They say that a Maasai warrior will die if he is locked up in prison. Close him in a dark room, keep him away from the sunshine and his cattle and he will be unable to imagine an end to this current state. Maasai cannot cling to a sweeter past or the potential for a better future. They live only for the present. Take away his present, and you take away his life.
Now, that’s just what “they” say and I’ve never gotten a straight answer on who “they” are. I don’t know if that’s true of modern Maasai people, but I’m afraid I’ve been guilty of that mindset.
Last winter, I was sick with one of those terrible coughs that gets much worse when you try to lay down to rest. So each night at bedtime, I’d lay down, desperate for the respite of sleep and instead accidentally work myself into a coughing fit. In the midst of those fits, while gasping for air I’d think “well, I can’t take singing lessons next semester” or “can you imagine how annoying this is going to be for my husband every time it’s time to sleep?” I can’t be kept from thoughts of the future, but they are suddenly always colored with the assumption that my present circumstances will stretch into forever.
The same thing happens to me when I don’t have a specific plan to leave the town where I’m living, in the near future. If I don’t have something planned, I start to believe I’ll just never travel again. If I’ve been on a slew of sub-par dates, I start to think I’ll just never connect deeply with another human for the rest of my life. (Despite having had a lifetime of both travel and great human connection).
I realized last week during a bout of the flu (that I assumed I’d still be dealing with as I welcomed my grandchildren into the world) that while I’ve been assigning undue permanence to things that are by their very nature temporary, I’ve also been anticipating auto-progression in areas of my life that require specific and deliberate effort from me to incite change.
This comedian does a bit about his attempt to eat healthier. As part of that effort, he purchased a juicer, got it all set up at home and picked a fruit to try out in it. He carefully peeled his choice: a banana, and put it into the machine. Juice was supposed to pour out the one end and the left over materials out the other. He put the banana in the machine and no juice came out. It was puzzling, but he simply took the mushy result and put it through the machine again thinking this time he’d get juice. It didn’t work. It was frustrating and unbelievable so to solve the problem, he got a new banana and started all over.

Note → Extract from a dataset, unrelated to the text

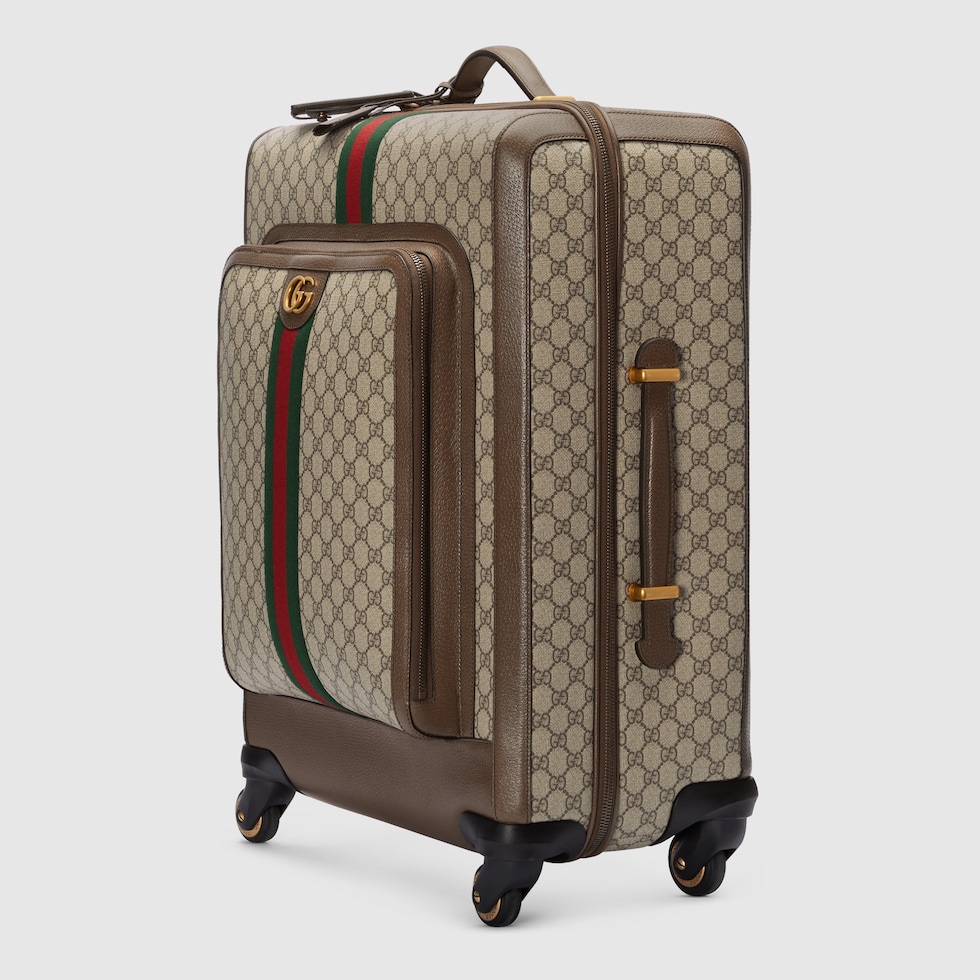 関税負担なし☆GUCCI 〔Gucci Savoy〕コスメティックケース 関税負担なし☆GUCCI 〔Gucci Savoy〕コスメティックケース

The lesson: you can’t juice a banana.
The real lesson: the [age-old] definition of insanity is trying the same thing over and over and expecting a different result. I’ve heard that saying a million times, but for some reason it had more impact when I thought about the absurdity of just putting banana after banana in the juicer rather than just realizing that if you want a different result, you have to put in a different type of effort.

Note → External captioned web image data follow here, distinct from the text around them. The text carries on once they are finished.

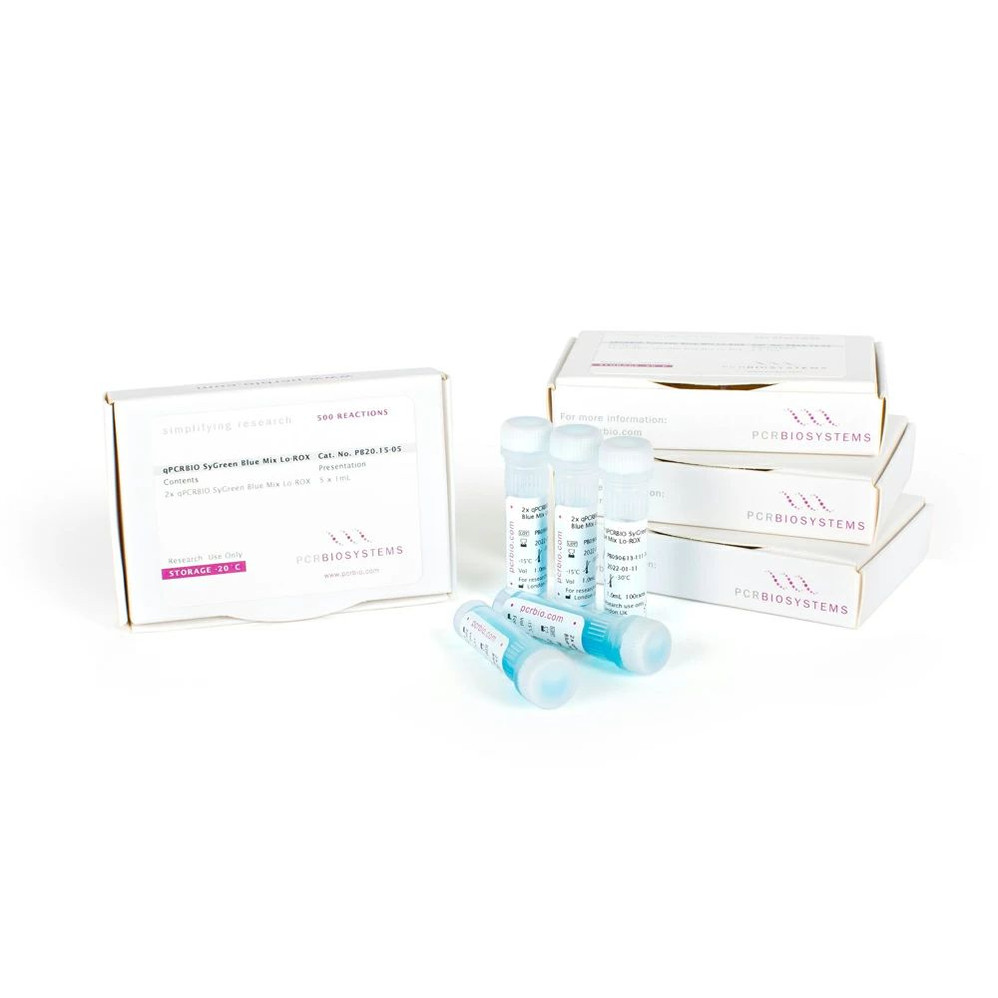 qPCRBIO SyGreen Blue Mix Lo-ROX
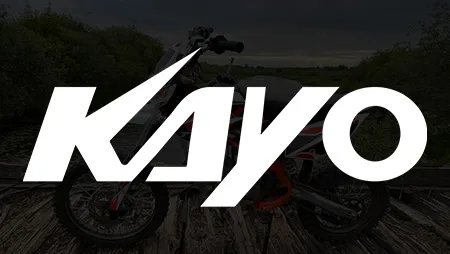 Мотоциклы KAYO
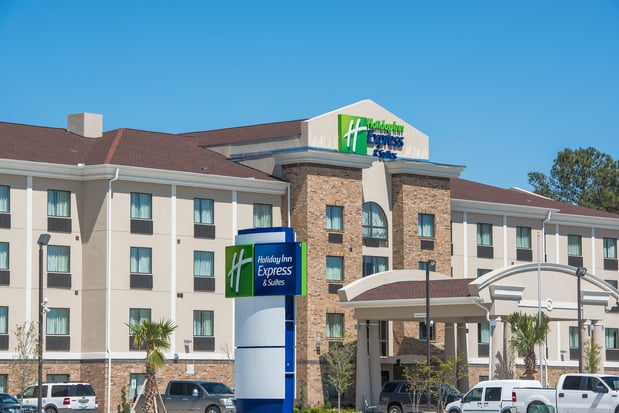 Images Holiday Inn Express & Suites Houston North - IAH Area by IHG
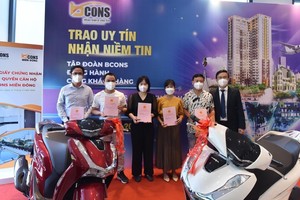 Trao uy tín, nhận niềm tin: Tập đoàn Bcons đồng hành cùng khách hàng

The flu will run its course. It is temporary. It will pass and I will be healthy again. But my messy room won’t run its course.’ If I want to be a more organized or disciplined person, I can’t just wait for the day that will happen. I have to actually clean up and then make a concerted effort to keep things clean.
I would love to be a much more spiritual and gospel-oriented person. I think sometimes that I will automatically pull out of whatever slump I’m in with a change of scenery or when sufficient time has passed. But in fact, I have to actually stand up and change my habits. The scriptures won’t read themselves and if I keep putting bananas in the juicer, I won’t get a better me out of it just for having wanted to. I have to put something else into it. Something has to change.
Pay attention to those moments when you find yourself having a Maasai moment about something. Don’t let temporary issues feel permanent just because you’re not allowing yourself any real perspective. But realize too that issues that are continually failing to improve are as permanent as your unwillingness to alter the ingredients you’re putting into them. Stop putting bananas in the juicer.